Y no olvidemos lo esencial: el cuchillo corta el jamón, pero también al vecino. No porque sea bueno o malo, sino porque depende de quién lo empuñe. Con Aeneas ocurre lo mismo. En buenas manos, una herramienta sublime. En malas, un peligroso reescritor del pasado.
El futuro que ya está aquí
Aeneas, como su nombre indica, busca un destino. El nuestro, como humanos, es decidir si queremos que la historia la sigamos escribiendo nosotros o dejársela a las máquinas. De momento, conviven. Colaboran. Y eso —bien usado— es una bendición. Un matrimonio improbable entre Cicerón y Alan Turing. Entre el mármol y el silicio.
De aquí a unos años, tal vez la IA no solo nos ayude a descifrar el pasado, sino a no repetirlo. Aunque eso, como siempre, dependerá de quién apriete el botón.
Hasta entonces, que siga escribiendo. Que siga interpretando. Que siga reconstruyendo. Pero que no se crea emperador.



















Interesantísima entrada. Y como comentas, lo que ahora puede ser una reconstrucción fidedigna puede llevar, en un tiempo, a la manipulación de la historia. Como perro viejo que soy, recuerdo aquellos diarios del famoso acuarelista austríaco que fueron hallados, presuntamente, en 1983, procedentes de un avión derribado. Publicados por una revista alemana de prestigio, no se si era «Stern», mostraba como el acuarelista había sido devorado por la máquina que había creado. Era «blanqueado». Sin embargo, pruebas periciales permitieron descubrir, al poco tiempo, que el papel y la tinta no correspondían a la época, por pocos años y que era una hábil falsificación, que llegó a engañar a algunos verificadores.
Si en este caso, se pudo desmentir ¿Qué nos ocurriría con inscripciones y textos que nos cuenten una trola?

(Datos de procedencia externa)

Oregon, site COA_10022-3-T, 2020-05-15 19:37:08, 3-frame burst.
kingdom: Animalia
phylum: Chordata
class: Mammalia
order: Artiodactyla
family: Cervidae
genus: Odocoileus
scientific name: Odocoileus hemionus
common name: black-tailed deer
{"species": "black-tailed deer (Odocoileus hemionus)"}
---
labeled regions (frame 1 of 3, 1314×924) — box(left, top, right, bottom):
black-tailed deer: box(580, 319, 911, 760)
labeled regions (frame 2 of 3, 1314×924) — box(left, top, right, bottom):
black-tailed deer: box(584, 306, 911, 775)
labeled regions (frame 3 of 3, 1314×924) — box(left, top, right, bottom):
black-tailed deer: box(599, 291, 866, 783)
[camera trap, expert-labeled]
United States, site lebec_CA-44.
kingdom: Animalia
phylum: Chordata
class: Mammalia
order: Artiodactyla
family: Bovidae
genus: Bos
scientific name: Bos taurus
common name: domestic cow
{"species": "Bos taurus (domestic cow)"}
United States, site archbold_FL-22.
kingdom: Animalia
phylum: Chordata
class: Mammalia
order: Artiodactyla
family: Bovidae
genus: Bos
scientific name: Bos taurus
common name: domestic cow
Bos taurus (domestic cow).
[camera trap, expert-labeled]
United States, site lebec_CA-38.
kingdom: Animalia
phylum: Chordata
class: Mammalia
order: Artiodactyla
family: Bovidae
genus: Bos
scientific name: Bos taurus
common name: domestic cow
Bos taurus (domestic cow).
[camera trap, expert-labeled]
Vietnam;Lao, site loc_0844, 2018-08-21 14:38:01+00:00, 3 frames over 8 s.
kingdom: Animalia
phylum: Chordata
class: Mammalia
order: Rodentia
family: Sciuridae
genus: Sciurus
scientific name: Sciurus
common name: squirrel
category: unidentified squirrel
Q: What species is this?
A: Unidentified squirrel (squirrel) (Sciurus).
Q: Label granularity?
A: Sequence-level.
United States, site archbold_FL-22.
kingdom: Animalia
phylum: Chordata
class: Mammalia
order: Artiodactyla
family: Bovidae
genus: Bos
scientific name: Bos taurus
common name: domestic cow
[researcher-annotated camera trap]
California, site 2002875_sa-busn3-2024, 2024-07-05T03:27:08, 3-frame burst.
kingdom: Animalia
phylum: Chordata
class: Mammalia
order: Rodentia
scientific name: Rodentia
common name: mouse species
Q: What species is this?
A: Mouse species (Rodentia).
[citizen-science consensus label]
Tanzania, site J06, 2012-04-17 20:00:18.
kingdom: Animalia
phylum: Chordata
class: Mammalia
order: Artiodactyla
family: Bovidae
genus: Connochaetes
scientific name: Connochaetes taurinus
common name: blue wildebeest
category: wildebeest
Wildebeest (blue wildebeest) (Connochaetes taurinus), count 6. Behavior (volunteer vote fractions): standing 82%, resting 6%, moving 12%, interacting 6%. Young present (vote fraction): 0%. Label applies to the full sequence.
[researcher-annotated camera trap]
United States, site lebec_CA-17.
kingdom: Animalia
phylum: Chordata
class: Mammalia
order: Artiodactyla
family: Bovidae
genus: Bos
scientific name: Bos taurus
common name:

Porque la IA puede reconstruir el texto o la inscripción, pero no podrá verificar si lo que cuenta es cierto o no. Ahí se tendrán que buscar otras fuentes, para poder contrastar lo escrito. Pero no siempre tendremos estas otras fuentes.
https://www.20minutos.es/noticia/5108651/0/los-diarios-de-hitler-vuelven-a-publicarse-pero-ahora-sabemos-que-son-falsos
Gracias, Doctor M. Justo ese es el vértigo que me provoca todo esto. La historia la escriben los vencedores… y ahora, además, la reescriben las máquinas. Lo que antes era un falsificador con buena caligrafía y tinta fresca, ahora es una red neuronal con millones de datos mal digeridos y, en el peor de los casos, entrenada con intenciones torcidas.
Recuerdo perfectamente el escándalo de los diarios del «acuarelista», como lo llamas con fina ironía. Sí, fue la revista Stern, y sí, colaron la falsificación a medio planeta antes de que la química del papel los pusiera en evidencia. Pero eso fue cuando aún podíamos fiarnos del carbono-14 y de los laboratorios imparciales. Hoy, con IA capaz de replicar estilos, tipografías, patrones lingüísticos e incluso la pátina del mármol, el riesgo ya no es solo que se cuele la mentira, sino que sea tan verosímil que ni los expertos la puedan distinguir.
Tú lo dices bien: la IA puede reconstruir el texto, pero no verificar la verdad que hay en él. Para eso hará falta seguir recurriendo al historiador, al arqueólogo, al filólogo… y, por qué no, al perro viejo que se huele la tostada. Como tú.
Un abrazo y gracias por enriquecer el debate.